…that is the question. Whether ’tis better to suffer the slings and arrows of outrageous costs, or to read my favorite magazine online for free.
Actually, the cost isn’t outrageous: Atlantic Monthly is trying to get me to re-up my subscription, telling me the regular price of $25 I’ve always paid is some sort of special “alumni” discount. As though they really could get new subscribers to pony up $60 for twelve issues. Twenty-five bucks is only two dollars apiece to have the magazine packaged up and delivered to my door by the U.S. Postal Service. That can’t possibly cover the cost of mailroom staff, mail list management, packaging, and shipping. It’s a bargain, really.
I do enjoy The Atlantic. But the problem is, oftentimes I don’t read it.
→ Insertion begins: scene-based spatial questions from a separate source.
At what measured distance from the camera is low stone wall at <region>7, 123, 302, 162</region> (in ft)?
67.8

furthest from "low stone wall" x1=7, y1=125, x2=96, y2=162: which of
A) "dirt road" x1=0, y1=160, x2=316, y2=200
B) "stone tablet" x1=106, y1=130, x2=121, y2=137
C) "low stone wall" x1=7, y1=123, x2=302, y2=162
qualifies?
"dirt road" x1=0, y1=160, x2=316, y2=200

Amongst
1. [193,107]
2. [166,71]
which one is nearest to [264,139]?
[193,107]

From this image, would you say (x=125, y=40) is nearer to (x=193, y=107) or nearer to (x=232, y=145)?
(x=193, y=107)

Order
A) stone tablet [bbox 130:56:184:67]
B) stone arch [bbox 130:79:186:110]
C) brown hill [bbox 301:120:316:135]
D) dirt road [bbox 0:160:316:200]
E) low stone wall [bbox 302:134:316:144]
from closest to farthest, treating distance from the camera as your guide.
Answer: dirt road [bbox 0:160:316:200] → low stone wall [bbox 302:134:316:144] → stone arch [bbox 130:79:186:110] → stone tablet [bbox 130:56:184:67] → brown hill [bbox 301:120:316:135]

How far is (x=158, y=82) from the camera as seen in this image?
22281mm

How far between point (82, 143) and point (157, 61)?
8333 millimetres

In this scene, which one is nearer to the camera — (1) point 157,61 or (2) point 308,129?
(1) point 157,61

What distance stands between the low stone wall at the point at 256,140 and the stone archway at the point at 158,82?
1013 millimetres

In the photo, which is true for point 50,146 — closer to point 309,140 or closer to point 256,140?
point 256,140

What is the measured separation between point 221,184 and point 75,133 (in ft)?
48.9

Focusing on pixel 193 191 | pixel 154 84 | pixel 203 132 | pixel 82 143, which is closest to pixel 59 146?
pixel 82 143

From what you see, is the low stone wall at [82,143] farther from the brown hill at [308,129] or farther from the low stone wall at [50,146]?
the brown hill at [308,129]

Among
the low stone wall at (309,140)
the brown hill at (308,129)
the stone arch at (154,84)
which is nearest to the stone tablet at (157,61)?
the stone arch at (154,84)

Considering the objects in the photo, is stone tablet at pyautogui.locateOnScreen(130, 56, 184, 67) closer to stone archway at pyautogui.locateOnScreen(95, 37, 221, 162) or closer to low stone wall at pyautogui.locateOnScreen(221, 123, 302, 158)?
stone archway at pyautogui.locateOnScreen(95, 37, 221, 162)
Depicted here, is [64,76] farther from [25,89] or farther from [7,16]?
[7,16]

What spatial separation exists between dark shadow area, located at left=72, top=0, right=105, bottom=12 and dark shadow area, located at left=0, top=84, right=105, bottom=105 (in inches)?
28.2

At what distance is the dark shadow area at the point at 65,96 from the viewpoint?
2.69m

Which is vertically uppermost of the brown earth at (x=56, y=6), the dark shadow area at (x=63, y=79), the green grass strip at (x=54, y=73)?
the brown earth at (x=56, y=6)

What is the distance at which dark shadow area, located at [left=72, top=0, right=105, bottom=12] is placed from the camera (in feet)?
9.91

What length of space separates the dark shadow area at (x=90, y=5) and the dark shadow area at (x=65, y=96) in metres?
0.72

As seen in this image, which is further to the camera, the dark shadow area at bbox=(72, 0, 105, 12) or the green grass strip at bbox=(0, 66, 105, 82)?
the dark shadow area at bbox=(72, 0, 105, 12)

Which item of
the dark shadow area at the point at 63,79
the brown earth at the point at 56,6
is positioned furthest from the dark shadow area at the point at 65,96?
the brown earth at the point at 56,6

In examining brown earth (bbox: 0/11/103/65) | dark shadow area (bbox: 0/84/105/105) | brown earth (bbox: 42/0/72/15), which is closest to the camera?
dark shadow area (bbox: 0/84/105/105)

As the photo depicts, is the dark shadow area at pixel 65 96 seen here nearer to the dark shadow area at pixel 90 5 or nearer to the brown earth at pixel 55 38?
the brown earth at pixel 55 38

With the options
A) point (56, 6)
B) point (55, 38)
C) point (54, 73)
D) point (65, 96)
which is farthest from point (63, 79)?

Sometimes a new issue will arrive and I’ll realize the old issue is still sitting on the bureau in the bedroom or on the desk in my office, scarcely ever opened. My life is so fractured and so gestalt that I rarely find enough time to focus on anything longer than a few minutes. Unless…yes, unless I’m in front of the computer. These days, the only time I focus on anything for any length of time is when I’m sitting in front of a monitor or trapped on the light rail reading page proofs.
And oddly, The Atlantic is online! Apparently the whole thing is posted, free of charge, cover to cover. Not only that, but it’s got videos, it’s got slideshows, it’s got blogs…all sorts of extra content. And all free.
So…why would anyone even think of sending a $25 check to get a paper version—a lesser version, really—of all this splendid stuff? It’s hard to come up with an excuse.
One reason, I guess, is the impulse to try to help keep journalism alive. It’s like a charitable contribution. Too bad it’s not tax-deductible.
Would I pay $25 to read it online?
Nope. As a medium, the computer screen doesn’t give me what I’m looking for in leisure reading: the tactile sensation of pages turning, the portability…with a high-speed cable connection, you can’t carry a computer to the backyard, to the breakfast table, to the bathtub. And what could be more uncomfortable than craning your neck to read a laptop monitor? That’s not my idea of leisure reading.
On the other hand, as a practical matter I’m not reading the magazine in those places.
I do occasionally pick up on ideas from Atlantic writers for this blog. If I read every issue online, I probably would engage more of those ideas in my own writing, more often, because FaM’s dashboard would be right at hand. Instead of putting down an article with the thought that I must blog about it—and then forgetting it—I might go directly from the author to Posts > Add New.
Hmmm… Maybe I should void this check?
What say you?
Do you cling to your hard-copy, snail-mail subscriptions, or have you abandoned them in favor of the Internet? Why? If we all stop reading print magazines, what will that do to the world as we know it? And what will happen come the Revolution, when all us proles are knocked offline, or, as in China, our online choices are censored?